» QUOTED PASSAGE:
[start]

The Broadway

London, UK

Project details
Client

Northacre (developer)/later novated to Multiplex Construction Europe Ltd (contractor)

Architect

Squire & Partners

Duration

2015-2022

Services provided by Buro Happold

Facade engineering

Described as the kind of development opportunity that comes up once in a career – this 1.72 acre site in the very heart of Westminster, beside St James’ Park Tube station, is just a few minutes’ walk from Westminster Abbey and the Houses of Parliament, with views across the historic heart of the nation.

Northacre’s new development, The Broadway, which had its official opening in August 2022, delivers a mix of residential, work and retail space, as well as new public realm, and is arranged across two podiums each supporting three buildings, ranging from 14 to 19 storeys.

Challenge

The site was previously occupied by the former 1960s headquarters of the Metropolitan Police. The purpose-built police headquarters was judged inappropriate to retrofit, and work began in 2015 to develop a new vision for the site. Buro Happold was engaged to provide facades engineering consultancy.

The Squire & Partners architectural design, which received planning permission in 2016, is intended to bring new public realm to the area. A new connection through the site links Victoria Street with Broadway and Dacre Street, while framing views of the Grade I-listed 55 Broadway, the former headquarters of Transport for London, which was designed by Charles Holden in 1931.

The new buildings’ ornate facades were designed to blend sympathetically alongside this historic landmark, with two-storey diamond motifs suggesting a hint of the Art Deco heritage in the neighbouring building, which itself received the go-ahead in 2020 to be converted into a luxury hotel.

This vision however provided a range of challenges for our facades team – chiefly around sustainability; ensuring the thermal performance required was achieved by the design. The team was working to a range of tight targets around thermal performance, partly driven by the client’s own high standards and also by the strictures of Westminster Council and Building Regulations.

Breaking the constrained site into six separate buildings with relatively small floorplates, also meant that the facade surface area was relatively high compared to the internal area, which meant the facades needed to work hard to ensure thermal comfort and efficiencies.

Another challenge was presented by the deep basements, incorporated into the design to house a range of amenities, including a residents’ swimming pool. Given the multi-storey nature of the basements, the structure would settle over time – with the buildings imperceptibly leaning towards each other in the period after the initial construction. This planned movement of the structure had to be factored into the design for the facades, allowing the enormous panels of triple-glazed glass and concrete cladding to be engineered to be sufficiently flexible at their joints to withstand structural movement.

[end]

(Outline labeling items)
[start]

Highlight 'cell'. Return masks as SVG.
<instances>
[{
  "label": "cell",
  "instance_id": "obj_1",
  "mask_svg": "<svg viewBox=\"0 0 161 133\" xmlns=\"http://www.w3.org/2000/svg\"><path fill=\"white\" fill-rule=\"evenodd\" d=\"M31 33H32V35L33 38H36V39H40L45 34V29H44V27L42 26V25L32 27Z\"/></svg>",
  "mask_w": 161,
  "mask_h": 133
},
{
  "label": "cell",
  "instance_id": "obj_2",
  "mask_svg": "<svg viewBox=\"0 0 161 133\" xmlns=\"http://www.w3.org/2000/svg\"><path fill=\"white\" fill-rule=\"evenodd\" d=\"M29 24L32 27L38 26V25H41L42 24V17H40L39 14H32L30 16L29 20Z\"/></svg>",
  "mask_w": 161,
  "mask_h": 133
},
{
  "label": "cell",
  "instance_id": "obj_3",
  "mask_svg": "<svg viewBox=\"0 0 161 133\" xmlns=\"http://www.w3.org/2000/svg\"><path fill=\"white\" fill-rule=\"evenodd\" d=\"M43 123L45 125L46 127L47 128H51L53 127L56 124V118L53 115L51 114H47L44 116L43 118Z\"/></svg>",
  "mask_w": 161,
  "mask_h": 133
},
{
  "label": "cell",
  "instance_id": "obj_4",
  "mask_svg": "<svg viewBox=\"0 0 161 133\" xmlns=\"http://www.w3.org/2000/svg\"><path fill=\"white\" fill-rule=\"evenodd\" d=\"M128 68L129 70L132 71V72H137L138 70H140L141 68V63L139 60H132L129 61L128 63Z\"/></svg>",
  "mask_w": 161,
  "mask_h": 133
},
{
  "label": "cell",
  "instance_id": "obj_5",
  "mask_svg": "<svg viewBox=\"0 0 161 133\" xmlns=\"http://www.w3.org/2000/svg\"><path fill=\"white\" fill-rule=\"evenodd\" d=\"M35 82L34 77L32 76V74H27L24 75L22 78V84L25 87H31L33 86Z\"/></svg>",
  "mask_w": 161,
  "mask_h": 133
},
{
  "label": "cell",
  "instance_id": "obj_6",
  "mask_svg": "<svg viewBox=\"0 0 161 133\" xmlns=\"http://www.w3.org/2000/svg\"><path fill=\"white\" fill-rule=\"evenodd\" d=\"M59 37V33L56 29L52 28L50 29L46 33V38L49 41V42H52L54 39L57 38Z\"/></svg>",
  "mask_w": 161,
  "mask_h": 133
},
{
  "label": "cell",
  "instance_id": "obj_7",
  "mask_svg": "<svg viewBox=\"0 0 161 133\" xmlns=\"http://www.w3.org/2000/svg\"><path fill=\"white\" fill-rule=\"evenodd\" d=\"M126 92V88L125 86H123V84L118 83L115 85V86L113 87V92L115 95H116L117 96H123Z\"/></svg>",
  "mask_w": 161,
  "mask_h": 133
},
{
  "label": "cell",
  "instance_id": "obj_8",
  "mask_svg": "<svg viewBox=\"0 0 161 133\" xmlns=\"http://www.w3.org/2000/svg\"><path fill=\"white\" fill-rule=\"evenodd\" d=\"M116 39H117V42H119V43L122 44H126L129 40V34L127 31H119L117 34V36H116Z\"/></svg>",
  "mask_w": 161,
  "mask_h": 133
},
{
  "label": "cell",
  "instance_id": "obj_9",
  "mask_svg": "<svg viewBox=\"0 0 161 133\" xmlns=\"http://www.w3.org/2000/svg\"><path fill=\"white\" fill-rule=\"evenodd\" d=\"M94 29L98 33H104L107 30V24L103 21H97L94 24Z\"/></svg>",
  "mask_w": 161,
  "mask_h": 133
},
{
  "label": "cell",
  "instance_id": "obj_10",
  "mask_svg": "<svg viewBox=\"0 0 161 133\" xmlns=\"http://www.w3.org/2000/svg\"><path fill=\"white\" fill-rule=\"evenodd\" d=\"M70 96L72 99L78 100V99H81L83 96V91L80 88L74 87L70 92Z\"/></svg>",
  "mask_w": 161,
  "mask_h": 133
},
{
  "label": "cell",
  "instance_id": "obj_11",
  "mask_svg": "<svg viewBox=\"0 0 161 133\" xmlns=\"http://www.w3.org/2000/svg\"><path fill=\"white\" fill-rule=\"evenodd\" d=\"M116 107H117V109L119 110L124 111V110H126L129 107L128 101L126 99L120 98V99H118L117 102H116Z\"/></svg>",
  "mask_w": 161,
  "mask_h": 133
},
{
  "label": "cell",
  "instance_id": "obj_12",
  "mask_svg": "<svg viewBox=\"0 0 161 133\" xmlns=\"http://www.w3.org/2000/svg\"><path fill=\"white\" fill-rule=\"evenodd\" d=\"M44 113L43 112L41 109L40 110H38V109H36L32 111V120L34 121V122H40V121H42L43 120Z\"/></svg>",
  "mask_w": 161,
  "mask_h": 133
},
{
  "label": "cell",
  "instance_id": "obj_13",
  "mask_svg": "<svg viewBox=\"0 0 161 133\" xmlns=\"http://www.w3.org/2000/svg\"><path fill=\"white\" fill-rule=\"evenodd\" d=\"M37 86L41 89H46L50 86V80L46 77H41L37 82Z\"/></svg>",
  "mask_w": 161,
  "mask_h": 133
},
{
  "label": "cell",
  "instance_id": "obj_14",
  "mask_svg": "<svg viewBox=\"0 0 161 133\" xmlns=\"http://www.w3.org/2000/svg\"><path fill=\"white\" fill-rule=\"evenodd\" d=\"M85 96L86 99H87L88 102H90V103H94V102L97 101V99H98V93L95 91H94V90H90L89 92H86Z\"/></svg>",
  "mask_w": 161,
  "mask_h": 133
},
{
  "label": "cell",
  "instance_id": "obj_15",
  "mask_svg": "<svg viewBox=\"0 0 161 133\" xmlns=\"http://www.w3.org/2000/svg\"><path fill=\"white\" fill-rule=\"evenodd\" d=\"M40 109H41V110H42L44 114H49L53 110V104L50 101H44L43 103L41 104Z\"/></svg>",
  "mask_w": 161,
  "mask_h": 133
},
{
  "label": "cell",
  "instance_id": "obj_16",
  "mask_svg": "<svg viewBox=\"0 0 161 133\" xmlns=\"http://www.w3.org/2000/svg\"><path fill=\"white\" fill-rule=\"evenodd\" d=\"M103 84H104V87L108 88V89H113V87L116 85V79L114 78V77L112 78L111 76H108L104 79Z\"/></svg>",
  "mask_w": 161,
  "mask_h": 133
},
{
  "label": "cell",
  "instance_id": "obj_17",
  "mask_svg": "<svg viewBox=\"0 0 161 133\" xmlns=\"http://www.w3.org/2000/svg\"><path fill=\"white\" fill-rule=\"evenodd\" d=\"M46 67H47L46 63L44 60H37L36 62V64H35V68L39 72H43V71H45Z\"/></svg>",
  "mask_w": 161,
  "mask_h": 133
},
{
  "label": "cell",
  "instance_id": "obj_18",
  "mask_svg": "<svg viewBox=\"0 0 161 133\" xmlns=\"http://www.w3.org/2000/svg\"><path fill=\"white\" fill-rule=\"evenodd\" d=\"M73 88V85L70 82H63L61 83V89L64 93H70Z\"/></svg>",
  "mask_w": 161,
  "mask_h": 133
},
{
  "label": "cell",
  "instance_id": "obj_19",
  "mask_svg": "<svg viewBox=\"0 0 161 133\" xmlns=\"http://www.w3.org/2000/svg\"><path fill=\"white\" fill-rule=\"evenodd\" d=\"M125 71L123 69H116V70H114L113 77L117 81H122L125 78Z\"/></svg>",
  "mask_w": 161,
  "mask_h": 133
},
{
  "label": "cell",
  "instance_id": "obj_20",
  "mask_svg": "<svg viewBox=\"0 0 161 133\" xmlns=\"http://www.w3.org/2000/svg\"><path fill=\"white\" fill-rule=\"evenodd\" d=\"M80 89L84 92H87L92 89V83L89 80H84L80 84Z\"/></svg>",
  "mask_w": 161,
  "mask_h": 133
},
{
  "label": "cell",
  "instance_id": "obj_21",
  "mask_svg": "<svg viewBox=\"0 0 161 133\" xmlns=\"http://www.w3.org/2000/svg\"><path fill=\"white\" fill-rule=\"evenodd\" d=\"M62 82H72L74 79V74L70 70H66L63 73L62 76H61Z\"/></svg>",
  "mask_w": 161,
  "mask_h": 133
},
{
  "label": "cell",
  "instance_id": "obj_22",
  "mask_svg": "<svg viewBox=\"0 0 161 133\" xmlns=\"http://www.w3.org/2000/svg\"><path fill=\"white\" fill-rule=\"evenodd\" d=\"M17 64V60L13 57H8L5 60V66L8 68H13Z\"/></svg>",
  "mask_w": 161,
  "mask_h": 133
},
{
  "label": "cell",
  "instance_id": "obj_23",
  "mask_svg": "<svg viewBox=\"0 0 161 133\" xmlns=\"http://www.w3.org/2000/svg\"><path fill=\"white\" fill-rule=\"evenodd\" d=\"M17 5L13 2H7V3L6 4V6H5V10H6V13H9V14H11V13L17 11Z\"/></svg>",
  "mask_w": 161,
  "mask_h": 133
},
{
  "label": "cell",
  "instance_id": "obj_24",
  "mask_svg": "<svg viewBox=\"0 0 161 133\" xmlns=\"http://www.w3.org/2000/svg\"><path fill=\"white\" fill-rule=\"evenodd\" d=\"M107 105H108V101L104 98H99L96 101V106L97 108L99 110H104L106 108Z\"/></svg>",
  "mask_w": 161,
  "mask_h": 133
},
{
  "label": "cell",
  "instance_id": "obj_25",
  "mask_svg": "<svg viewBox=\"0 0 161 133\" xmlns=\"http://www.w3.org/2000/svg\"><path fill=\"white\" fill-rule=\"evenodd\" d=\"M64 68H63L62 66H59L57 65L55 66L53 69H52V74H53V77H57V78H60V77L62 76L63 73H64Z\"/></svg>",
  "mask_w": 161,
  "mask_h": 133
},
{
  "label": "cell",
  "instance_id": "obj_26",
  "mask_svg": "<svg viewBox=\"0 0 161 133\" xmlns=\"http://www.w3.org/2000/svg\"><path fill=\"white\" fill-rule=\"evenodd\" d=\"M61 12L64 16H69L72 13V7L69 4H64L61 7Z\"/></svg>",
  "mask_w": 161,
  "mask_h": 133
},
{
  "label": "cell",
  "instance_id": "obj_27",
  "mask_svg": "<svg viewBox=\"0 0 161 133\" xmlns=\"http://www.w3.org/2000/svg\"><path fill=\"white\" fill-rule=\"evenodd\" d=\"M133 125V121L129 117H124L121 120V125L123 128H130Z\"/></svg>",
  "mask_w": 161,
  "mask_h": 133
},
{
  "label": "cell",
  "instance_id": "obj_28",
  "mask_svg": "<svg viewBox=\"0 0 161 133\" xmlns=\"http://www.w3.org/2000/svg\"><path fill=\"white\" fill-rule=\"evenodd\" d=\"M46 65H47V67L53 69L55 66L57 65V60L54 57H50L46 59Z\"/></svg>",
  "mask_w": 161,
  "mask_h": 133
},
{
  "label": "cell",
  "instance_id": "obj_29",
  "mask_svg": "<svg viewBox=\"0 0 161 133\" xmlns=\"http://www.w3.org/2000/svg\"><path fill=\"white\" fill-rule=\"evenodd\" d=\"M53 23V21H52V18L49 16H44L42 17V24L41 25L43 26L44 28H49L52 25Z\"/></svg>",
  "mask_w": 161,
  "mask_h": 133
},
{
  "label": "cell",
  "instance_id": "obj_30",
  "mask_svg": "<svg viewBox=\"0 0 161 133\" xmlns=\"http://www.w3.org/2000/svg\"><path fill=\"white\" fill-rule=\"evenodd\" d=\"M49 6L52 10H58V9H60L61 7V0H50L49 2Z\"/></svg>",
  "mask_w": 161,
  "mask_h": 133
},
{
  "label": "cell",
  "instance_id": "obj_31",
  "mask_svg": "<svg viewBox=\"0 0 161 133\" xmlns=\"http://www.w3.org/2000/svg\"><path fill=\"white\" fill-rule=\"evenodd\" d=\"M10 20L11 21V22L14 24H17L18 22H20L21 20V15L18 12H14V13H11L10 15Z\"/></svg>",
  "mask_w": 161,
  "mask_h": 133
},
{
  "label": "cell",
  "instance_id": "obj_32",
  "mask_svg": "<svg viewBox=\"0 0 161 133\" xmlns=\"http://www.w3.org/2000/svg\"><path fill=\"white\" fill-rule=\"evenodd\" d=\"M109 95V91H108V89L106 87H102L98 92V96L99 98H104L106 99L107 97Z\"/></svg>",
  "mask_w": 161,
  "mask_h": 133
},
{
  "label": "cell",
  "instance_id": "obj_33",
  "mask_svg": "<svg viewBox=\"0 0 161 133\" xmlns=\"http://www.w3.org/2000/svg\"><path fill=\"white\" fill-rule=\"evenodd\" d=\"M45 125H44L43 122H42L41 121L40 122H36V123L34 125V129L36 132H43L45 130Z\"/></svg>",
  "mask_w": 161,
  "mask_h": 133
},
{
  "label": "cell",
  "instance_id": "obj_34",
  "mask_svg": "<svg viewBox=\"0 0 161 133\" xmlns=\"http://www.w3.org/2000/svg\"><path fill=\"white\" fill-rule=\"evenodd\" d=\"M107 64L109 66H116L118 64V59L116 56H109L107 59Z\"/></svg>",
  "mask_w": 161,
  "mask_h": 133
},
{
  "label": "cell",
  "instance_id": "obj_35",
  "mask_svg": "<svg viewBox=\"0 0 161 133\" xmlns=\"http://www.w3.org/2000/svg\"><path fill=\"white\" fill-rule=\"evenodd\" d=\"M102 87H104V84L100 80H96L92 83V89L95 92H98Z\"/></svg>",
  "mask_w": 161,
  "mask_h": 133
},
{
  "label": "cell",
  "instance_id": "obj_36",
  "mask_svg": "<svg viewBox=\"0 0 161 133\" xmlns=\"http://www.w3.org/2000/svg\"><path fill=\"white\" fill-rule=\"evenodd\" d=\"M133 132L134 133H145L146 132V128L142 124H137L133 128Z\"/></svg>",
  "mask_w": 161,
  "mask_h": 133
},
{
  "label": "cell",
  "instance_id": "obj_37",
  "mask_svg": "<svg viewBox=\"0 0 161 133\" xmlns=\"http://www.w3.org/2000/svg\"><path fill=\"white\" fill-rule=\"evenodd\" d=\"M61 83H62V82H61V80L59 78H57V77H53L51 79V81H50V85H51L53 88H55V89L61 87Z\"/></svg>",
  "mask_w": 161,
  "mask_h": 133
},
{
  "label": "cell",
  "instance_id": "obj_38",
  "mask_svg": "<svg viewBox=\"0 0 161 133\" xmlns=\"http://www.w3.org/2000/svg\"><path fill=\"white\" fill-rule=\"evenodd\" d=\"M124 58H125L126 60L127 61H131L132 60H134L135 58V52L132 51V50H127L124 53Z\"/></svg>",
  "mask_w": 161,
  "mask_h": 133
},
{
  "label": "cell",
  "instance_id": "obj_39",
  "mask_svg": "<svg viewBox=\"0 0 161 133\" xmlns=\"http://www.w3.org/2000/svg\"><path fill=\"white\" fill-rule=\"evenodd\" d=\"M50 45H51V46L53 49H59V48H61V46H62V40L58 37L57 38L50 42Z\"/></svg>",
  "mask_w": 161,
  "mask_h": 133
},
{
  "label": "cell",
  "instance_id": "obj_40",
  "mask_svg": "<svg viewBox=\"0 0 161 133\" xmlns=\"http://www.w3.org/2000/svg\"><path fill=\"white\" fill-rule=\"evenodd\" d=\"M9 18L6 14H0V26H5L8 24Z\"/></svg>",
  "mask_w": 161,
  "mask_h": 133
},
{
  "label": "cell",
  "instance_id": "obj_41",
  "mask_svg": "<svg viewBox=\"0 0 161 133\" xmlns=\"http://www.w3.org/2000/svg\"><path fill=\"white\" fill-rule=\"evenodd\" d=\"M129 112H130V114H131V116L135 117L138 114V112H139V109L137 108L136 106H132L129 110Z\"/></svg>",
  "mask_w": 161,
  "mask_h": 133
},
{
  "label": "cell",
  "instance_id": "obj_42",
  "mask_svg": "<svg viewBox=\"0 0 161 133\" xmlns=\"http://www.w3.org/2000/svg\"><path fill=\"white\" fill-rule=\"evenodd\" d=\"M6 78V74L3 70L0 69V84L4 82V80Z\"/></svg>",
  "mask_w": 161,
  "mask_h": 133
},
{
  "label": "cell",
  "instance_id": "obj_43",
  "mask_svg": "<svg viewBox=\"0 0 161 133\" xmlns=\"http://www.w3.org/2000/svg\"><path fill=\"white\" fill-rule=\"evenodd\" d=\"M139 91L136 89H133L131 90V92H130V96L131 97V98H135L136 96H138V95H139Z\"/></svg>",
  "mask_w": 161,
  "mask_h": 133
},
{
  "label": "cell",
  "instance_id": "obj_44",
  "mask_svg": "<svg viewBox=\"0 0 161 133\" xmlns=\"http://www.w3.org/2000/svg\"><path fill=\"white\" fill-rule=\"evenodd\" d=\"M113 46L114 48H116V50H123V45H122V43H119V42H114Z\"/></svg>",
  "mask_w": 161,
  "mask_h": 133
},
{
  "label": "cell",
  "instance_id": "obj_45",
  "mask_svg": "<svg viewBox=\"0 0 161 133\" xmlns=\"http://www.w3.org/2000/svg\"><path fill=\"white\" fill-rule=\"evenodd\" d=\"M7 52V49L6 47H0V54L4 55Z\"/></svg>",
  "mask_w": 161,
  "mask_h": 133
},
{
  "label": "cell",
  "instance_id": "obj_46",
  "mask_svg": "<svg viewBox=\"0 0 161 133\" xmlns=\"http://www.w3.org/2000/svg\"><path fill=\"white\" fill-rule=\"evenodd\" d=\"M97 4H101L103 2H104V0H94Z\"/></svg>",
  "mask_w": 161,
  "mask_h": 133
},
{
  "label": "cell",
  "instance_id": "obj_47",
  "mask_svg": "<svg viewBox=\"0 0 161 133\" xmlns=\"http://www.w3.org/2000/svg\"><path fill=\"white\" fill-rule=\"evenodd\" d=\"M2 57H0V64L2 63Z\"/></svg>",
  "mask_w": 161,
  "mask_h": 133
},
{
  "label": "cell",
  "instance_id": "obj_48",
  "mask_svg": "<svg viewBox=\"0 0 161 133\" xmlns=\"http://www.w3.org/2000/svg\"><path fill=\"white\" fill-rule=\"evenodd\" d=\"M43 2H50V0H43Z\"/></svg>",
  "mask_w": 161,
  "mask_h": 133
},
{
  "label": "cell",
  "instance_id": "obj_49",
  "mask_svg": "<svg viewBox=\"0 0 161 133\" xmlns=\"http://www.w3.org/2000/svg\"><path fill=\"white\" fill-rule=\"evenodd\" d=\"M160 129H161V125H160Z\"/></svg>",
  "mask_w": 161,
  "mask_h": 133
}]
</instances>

[end]

» STATED EXERCISE 1:
According to the project page, what occupied the site before the new development?
» STATED EXERCISE 2:
Please say whether each statement agrees with the project page, quoting the words that decide it: (a) The Broadway had its official opening in August 2022. (b) The buildings range from 10 to 14 storeys. (c) The architectural design received planning permission in 2015.
» STATED EXERCISE 3:
Extract the passage from the project page starting at "Described as the" and ending at "of the nation.".
The items play no part here.

» SOLUTION 1:
The former 1960s headquarters of the Metropolitan Police.

» SOLUTION 2:
(a) Yes: "which had its official opening in August 2022"
(b) No: "ranging from 14 to 19 storeys"
(c) No: "which received planning permission in 2016"

» SOLUTION 3:
Described as the kind of development opportunity that comes up once in a career – this 1.72 acre site in the very heart of Westminster, beside St James’ Park Tube station, is just a few minutes’ walk from Westminster Abbey and the Houses of Parliament, with views across the historic heart of the nation.